## Lab - EDA Bivariate Analysis: Diving into Amazon UK Product Insights Part II

Objective: Delve into the dynamics of product pricing on Amazon UK to uncover insights that can inform business strategies and decision-making.

Dataset: This lab utilizes the Amazon UK product dataset which provides information on product categories, brands, prices, ratings, and more from from Amazon UK. You'll need to download it to start working with it.

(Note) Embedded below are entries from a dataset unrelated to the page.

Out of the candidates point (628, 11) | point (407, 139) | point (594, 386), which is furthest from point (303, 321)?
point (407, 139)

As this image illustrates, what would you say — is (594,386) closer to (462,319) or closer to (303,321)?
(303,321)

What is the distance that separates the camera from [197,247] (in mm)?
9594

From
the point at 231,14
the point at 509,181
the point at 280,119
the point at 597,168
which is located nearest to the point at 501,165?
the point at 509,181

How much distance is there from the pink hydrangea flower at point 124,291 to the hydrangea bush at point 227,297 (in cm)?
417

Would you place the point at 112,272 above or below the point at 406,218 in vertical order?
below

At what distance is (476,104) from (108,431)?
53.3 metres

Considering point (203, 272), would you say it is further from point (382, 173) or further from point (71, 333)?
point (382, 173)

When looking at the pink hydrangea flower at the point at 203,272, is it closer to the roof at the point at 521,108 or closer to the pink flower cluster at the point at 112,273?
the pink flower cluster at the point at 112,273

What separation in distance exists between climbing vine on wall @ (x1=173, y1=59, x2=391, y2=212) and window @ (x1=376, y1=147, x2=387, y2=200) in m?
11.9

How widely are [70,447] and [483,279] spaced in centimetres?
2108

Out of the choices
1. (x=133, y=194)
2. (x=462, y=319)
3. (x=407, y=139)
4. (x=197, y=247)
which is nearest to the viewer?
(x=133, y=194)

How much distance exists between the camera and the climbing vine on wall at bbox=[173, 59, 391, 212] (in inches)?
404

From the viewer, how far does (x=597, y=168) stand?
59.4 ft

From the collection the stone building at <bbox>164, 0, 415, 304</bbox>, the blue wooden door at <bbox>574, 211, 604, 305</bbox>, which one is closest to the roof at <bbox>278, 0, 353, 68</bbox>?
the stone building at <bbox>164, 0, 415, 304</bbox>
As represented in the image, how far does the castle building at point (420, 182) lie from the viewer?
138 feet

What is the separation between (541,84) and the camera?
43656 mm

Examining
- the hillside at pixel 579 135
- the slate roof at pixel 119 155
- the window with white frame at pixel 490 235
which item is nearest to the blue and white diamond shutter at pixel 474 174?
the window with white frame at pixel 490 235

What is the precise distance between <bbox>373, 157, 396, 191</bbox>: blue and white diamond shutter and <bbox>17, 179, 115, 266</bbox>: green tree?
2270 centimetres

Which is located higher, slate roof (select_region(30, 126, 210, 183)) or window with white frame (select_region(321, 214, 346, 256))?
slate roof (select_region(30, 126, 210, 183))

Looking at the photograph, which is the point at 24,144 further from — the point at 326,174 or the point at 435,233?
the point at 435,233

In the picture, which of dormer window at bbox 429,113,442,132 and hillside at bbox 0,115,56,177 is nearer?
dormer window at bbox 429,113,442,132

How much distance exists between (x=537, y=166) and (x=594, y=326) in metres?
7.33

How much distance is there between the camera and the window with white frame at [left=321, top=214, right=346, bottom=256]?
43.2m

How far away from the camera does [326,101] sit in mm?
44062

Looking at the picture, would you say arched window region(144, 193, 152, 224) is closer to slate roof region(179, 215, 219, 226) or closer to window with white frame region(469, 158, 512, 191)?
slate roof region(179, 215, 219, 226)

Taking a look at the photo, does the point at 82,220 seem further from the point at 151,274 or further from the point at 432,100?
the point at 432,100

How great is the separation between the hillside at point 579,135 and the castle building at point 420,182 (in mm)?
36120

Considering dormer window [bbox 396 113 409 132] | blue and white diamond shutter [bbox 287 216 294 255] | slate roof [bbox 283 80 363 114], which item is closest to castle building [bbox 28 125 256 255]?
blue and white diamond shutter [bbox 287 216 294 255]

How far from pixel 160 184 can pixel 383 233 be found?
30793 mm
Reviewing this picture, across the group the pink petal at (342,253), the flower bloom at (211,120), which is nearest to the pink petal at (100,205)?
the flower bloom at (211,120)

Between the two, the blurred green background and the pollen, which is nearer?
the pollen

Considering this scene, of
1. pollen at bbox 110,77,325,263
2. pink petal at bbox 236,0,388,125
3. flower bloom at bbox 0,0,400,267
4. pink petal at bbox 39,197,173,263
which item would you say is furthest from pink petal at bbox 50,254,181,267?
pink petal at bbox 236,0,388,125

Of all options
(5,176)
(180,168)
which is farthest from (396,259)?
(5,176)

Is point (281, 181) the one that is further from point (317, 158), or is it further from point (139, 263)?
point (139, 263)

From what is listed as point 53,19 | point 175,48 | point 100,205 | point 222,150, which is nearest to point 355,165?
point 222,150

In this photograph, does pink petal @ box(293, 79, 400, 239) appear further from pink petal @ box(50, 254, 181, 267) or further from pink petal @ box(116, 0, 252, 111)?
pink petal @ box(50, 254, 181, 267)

# Part 1: Analyzing Best-Seller Trends Across Product Categories

Objective: Understand the relationship between product categories and their best-seller status.

1. Crosstab Analysis:
- Create a crosstab between the product category and the isBestSeller status.
- Are there categories where being a best-seller is more prevalent?
- Hint: one option is to calculate the proportion of best-sellers for each category and then sort the categories based on this proportion in descending order.

In [1]:
import pandas as pd
import matplotlib.pyplot as plt
import seaborn as sns
import numpy as np

%matplotlib inline

In [2]:
df=pd.read_csv("amz_uk_price_prediction_dataset.csv")
df.head()

FileNotFoundError: [Errno 2] No such file or directory: 'amz_uk_price_prediction_dataset.csv'

In [None]:
crosstab= pd.crosstab(df['category'], df['isBestSeller'])

crosstab

In [None]:
corsstab_sorted=crosstab.sort_values(by=True,ascending=False)
print(corsstab_sorted)

print("En ninguna categoría hay un full de bestsellers o prevalece sobre el resto, pero la que más tiene es Grocery, seguida de Health & Personal Care")

2. Statistical Tests:
- Conduct a Chi-square test to determine if the best-seller distribution is independent of the product category.
- Compute Cramér's V to understand the strength of association between best-seller status and category.

In [None]:
from scipy.stats import chi2_contingency

# Chi-square test for 'category' and 'isBestSeller'
chi2_statistic, chi2_p_value, _, _ = chi2_contingency(crosstab)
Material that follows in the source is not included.